#### Текст
=====

У Хоффмана и любого другого исполнителя этой классической роли просто нет другого выхода, как подправлять Шекспира. В 1600 году было уместно писать в заголовке о «чрезвычайной жестокости еврея Шейлока» и показывать сцену его посрамления с несравненным разгулом: еврея лишают дочери, дома, состояния и даже веры, заставляя перейти в христианство. Но с тех пор прошло четыреста лет, и главное — была Катастрофа.
Это и есть ответ на вопрос — почему так, а не иначе играется Шейлок в наши дни.
Шекспир в целом невероятно современен, и любая его пьеса воспринимается как сегодняшняя. Я уж не говорю о таких психологических шедеврах, как «Гамлет» или «Король Лир». Но даже хроники ничего не утратили от прошествия четырех столетий. И Ричард Третий, и принц Гарри, и потрясающий Фальстаф вписываются в наше время, как будто всегда пребывали в нем.
Но вот «Венецианский купец» убеждает, что функционирование литературного произведения от сроков все же зависит. Точнее, не от сроков, а от исторических событий. Гитлер сделал «Венецианского купца» неправдоподобным. Шейлок в том виде, в котором он задуман был и изображен Шекспиром, — нелеп. После Катастрофы разыгрывать эту коллизию — наивно, как бы блистательно ни была сыграна роль, что мы видим в случае с Дастином Хоффманом.
А значит — пропадает и весь спектакль. Дело еще в том, что эта пьеса наполнена огромным количеством неувязок и несоответствий, что отмечали все исследователи. Начиная от несовпадений временных и сюжетных и кончая несуразицами юридическими и историческими. По сути, все, что в пьесе есть, — мощный образ Шейлока. Но что делать с ним сейчас? Кого в цивилизованном мире надо убеждать, что еврей — такой же человек, как другие? Разве что действительно показывать «Венецианского купца» с пропагандистскими целями на митингах общества «Память».

=====

#### Приведенные данные
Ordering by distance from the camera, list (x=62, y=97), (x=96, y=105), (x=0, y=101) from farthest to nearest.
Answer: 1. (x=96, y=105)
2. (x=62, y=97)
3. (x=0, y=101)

=====

#### Условия заданий
1. Кто, согласно тексту о «Венецианском купце», сделал эту пьесу неправдоподобной?
2. Отредактируйте фрагмент текста о «Венецианском купце» от слов «Шекспир в целом» до слов «пребывали в нем.», заменив «Фальстаф» на «Шейлок», и приведите этот фрагмент целиком.

#### Ответы к заданиям
1. Гитлер.

2.
Шекспир в целом невероятно современен, и любая его пьеса воспринимается как сегодняшняя. Я уж не говорю о таких психологических шедеврах, как «Гамлет» или «Король Лир». Но даже хроники ничего не утратили от прошествия четырех столетий. И Ричард Третий, и принц Гарри, и потрясающий Шейлок вписываются в наше время, как будто всегда пребывали в нем.